Judicial review enables citizens to sue the government to uphold the law. It was the process Gina Miller used in 2016 to oblige Theresa May to seek parliamentary approval for Article 50, that began the Brexit process, and to overturn Boris Johnson’s suspension of parliament last year.
Policy Exchange calls such rulings “judicial overreach”. It claims that they threaten the sovereignty of Parliament and the separation of powers between government and judiciary. To my mind they do the opposite. The law is not whatever Boris Johnson says it is. It is legislation passed by Parliament and interpreted by the courts. Both the Gina Miller cases returned powers to Parliament that prime ministers had seized. The government has appointed a former Conservative Minister, Lord Faulks, to examine judicial review, along the lines suggested by Policy Exchange.
The lobby group has called for the Prime Minister’s office to have greater powers “to develop and direct policy change” through the civil service, and to appoint leaders of public bodies whose “culture and values” align with government’s aims. It has led the public attacks against what it calls the “chilling effects” of leftwing views in academia. Its recent report on academic freedom was brilliantly eviscerated in the Guardian by Jonathan Portes, who found it riddled with basic statistical errors and mistaken assumptions. What purports to be a campaign for intellectual freedom looks more like a McCarthyite attempt to suppress left-leaning ideas. It’s an effective weapon in the government’s gathering culture war.

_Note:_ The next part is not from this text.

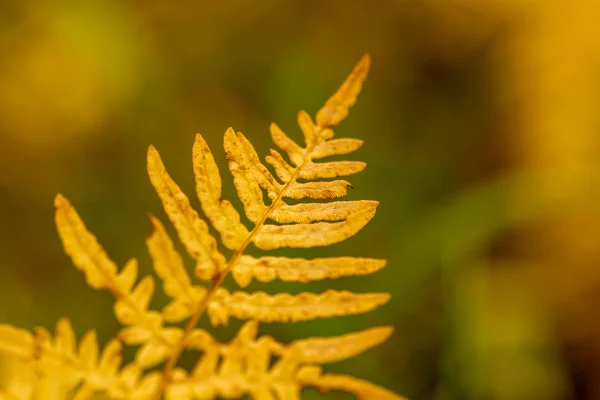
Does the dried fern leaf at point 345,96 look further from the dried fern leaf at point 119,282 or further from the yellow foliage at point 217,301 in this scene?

The thinktank’s proposals for changing the planning system, that involve a massive removal of power from local authorities, have been adopted wholesale by the government. One of the authors of this scheme, Jack Airey, has moved from Policy Exchange to Downing Street, as a special adviser.
Last year, Policy Exchange published a polemic that claimed Extinction Rebellion is led by dangerous extremists. As usual, it was widely covered by the media. Less discussed was the report that the lobby group has received funding from the power company Drax, the trade association Energy UK and the gas companies E.On and Cadent, whose fossil fuel investments are threatened by environmental activism. These are among the few funders whose identities we know. Policy Exchange is listed by WhoFundsYou as among the most opaque thinktanks in the UK.
It might seem remarkable that its activities qualify as charitable: without having to reveal its funders, while promoting shifts that could harm civil society, Policy Exchange remains a registered charity. Conservative governments attach great importance to the way charities are overseen. In 2018, a parliamentary committee sent the government an unprecedented letter, pointing out that the government’s preferred candidate as chair of the Charity Commission, the former Tory minister Baroness Tina Stowell, was “unable to demonstrate … any real insight, knowledge or vision”; could not be seen as neutral; and had failed to withstand the committee’s scrutiny. The government appointed her anyway, and she remains chair today.
By such means, political life is steadily undermined, until little remains but authority and obedience to the Prime Minister. Without strong civic institutions, society loses its power. From the point of view of global capital, that’s mission accomplished. To resist the government’s machinations, first we must understand them.